本文の抜粋>
--
少女漫画での高熱はハプニング満載。そして記憶を無くす便利なリセット機能付き。

キスよりも早く 4 (花とゆめコミックス)
田中 メカ(たなか めか)
キスよりも早く(きすよりもはやく)
第04巻評価:★★★(6点)
  総合評価:★★★(6点)
 

皆でお出かけデートの帰り道、バイクの故障&豪雨のため、ホテルに避難した2人。先生に「僕は君が好きだよ」と言われ、初めて過ごす夜は、ドキドキがいっぱいで…。さらに次の日、学校中に2人の噂が飛び交っていて!? 校長室に呼び出された文乃と先生、またまた大ピンチ!!!

簡潔完結感想文

  • お泊り回。ラブホの料金設定から部屋の内部、流れる映像など後学のための知識満載。
  • ピンチ回。学校中に2人の仲が怪しまれ別居生活スタート。先生の言い訳が どれも苦しい。
  • 誕生会。着飾った誕生日には逆に何も起きない。心が満たされれば肉欲は消え失せる?

調変化に気づくのは その人を一番 愛している人、の 4巻。

冒頭はバイクの故障と突然の豪雨で やむなくラブホテルに避難した2人の姿から。

夫婦となった生徒・文乃(ふみの)と教師・一馬(かずま)の
生活には あまりリアリティを感じられないが、
ラブホの描写には かなりのリアリティがある。
こんなこと「ララ」で描いて怒られないかと心配になるラブホテルの内部紹介。

しかし、もちろん一夜を共にするわけでなく、
先生はバイクの修理のために、一風呂 浴びて、
その間に寝てしまった文乃を置いて部屋を出て行く。
(どうせ濡れるのにとか、湯冷めするんじゃとか思ったが…)

ラブホ編は社会科見学と、次の話の伏線を張って終わりました。


生の終夜の作業で修理は完了し、早朝にラブホテルを出た2人無事に帰宅。
だが、雨に打たれ 徹夜した先生の体調は限界だった。

この時、先生の不調に いち早く気がついたのは友人で隣人の龍(りゅう)。
文乃よりも先生のことを逐一察知しているのは なんでだろう。

少女漫画では、普通の人なら気づかない体調の変化にいち早く気づくのは、
その人を よく目で追っている人の役目ですよね。
それって、好きってことなんじゃないか??

そして先生、そんな体調でバイクを運転して事故を起こしたりしなくて良かったね。
2人まとめて怪我したら全校中に関係が知れ渡ってしまう。

もしかして尾白兄弟は雨に打たれると風邪を引く体質なのか?(『3巻』の翔馬(しょうま))

その龍が、自分の部屋で朝を迎えた翔馬に対して、
「オレお前のこと好きだわぁ~ いつでも遊びにおいで」というのは、
一馬を好きな者同士の連帯感が掛けた言葉かもしれない。


この回のメインは、
もうこれ、キスなんじゃね? というマスク越しのキス。

これまでで最高に接近し、ちゃんとドキドキした場面だけど、
これが出来るのに「本当のキス」をしないという線引きが分からないなぁ、
などと思っていたら、まさかの先生は高熱により記憶なし。
--
課題の要件>
1. 漫画の感想文によると、先生の体調不良にいち早く気づいたのは誰ですか。
2. 『キスよりも早く』第4巻の感想文を、最後の一文に続けて書き進めてください。
この後に続く行は、ここでの作業には一切用いません。
--
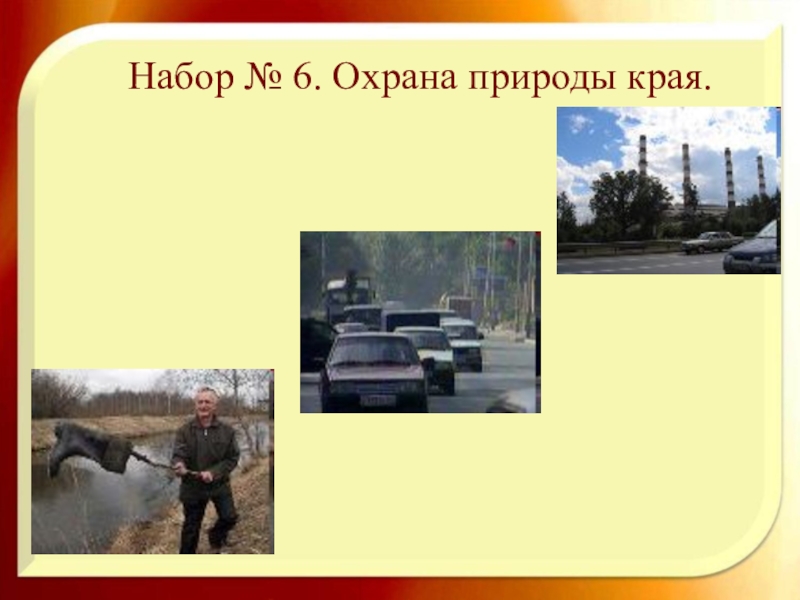 Набор № 6. Охрана природы края.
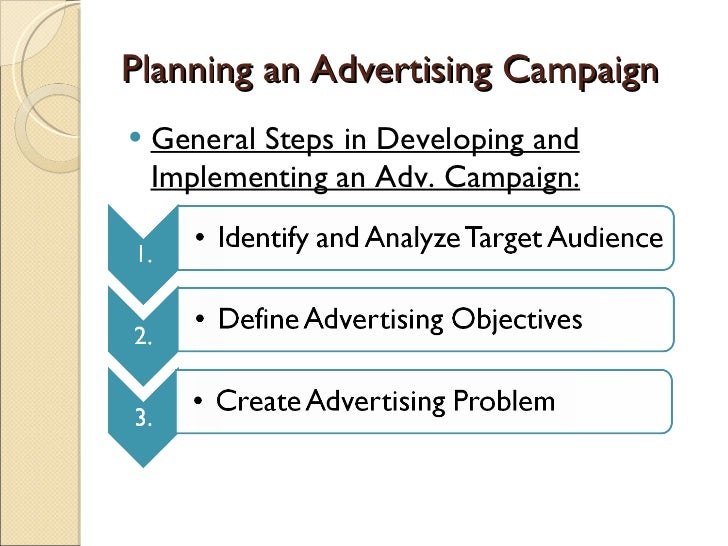 Planning an Advertising Campaign

• General Steps in Developing and Implementing an Adv. Campaign:

1.
• Identify and Analyze Target Audience

2.
• Define Advertising Objectives

3.
• Create Advertising Problem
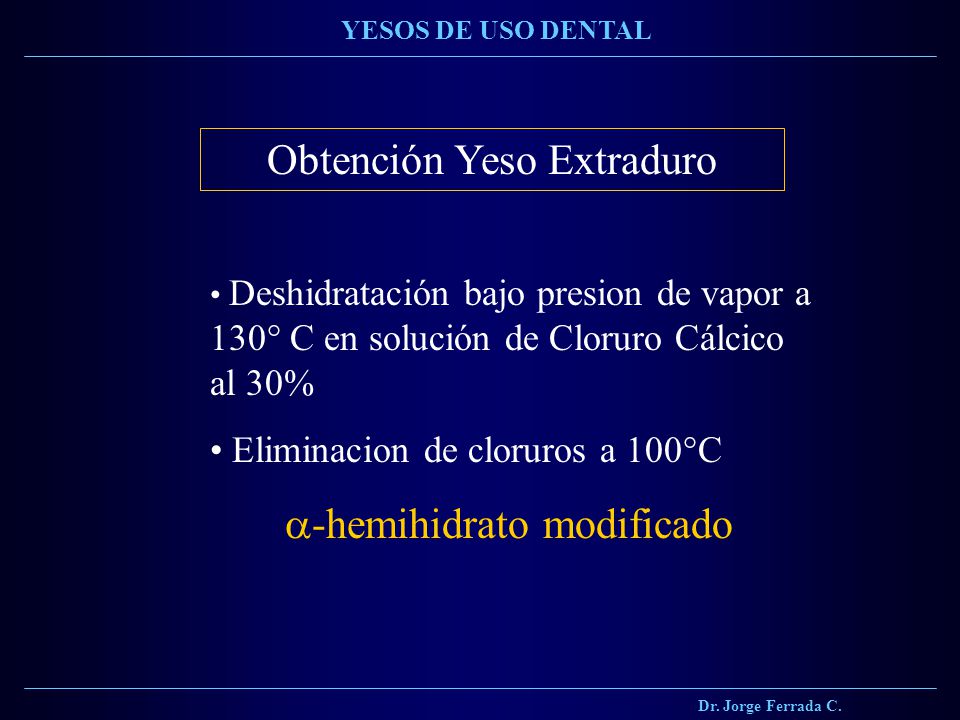 YESOS DE USO DENTAL

Obtención Yeso Extraduro

• Deshidratación bajo presion de vapor a 130° C en solución de Cloruro Cálcico al 30%

• Eliminacion de cloruros a 100°C

$\alpha$-hemihidrato modificado

Dr. Jorge Ferrada C.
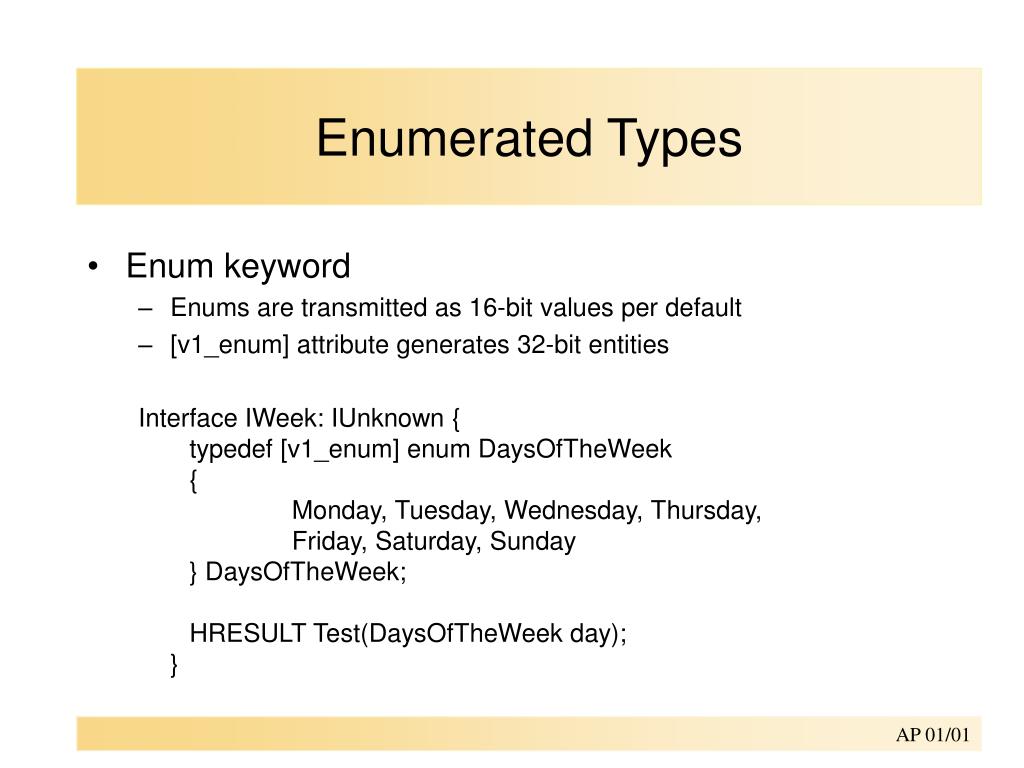 Enumerated Types

• Enum keyword
– Enums are transmitted as 16-bit values per default
– [v1_enum] attribute generates 32-bit entities

Interface IWeek: IUnknown {
typedef [v1_enum] enum DaysOfTheWeek
{
Monday, Tuesday, Wednesday, Thursday,
Friday, Saturday, Sunday
} DaysOfTheWeek;

HRESULT Test(DaysOfTheWeek day);
}

AP 01/01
--
課題別の回答>
1. 先生の友人で隣人の龍(りゅう)です。

2.
晴れてノーカウント、だそうです。

どちらかに高熱を出させて、何かを隔ててキスすれば まだまだ連載は安泰ですね…。


高熱は色々とハプニングを起こせて便利なんでしょう。
そういえば先日 感想を書いた葉鳥ビスコさん『桜蘭高校ホスト部』でも
高熱でのデコチュー事件があって、男性側には記憶がなかったな。
白泉社の漫画の様式美なのか。

しかし翔馬からの見舞い品が「すっぽんスープ」って…。
風邪の回復に滋養強壮、という目的なのだろうが
精力つけた兄が理性を保つの大変そうだ(嫌がらせか?)。


いては、2人の関係がバレそうになるピンチ回。

前話のラブホテルが文乃の在籍する高校の野球部の合宿場所が近くにあったため、
早朝にホテルから出た2人を偶然、野球部生徒が目撃してしまったのだ!

うーん、場末のラブホテルからの退出を見られる、なんてご都合主義も甚だしいな。
(高校生男子がラブホを見るだけで性を感じようとする 無駄なリアリティはあるが…)

こういうピンチ回は連載でリアルタイムで読んでいたら面白いんだろうな。
私のように完結後に全12巻+αだと分かっている読者からすると、緊張感がない。

性別や身分を偽っている人の秘密がバレそうになる中盤の お決まりの展開です。
この展開では秘密は まずバレません。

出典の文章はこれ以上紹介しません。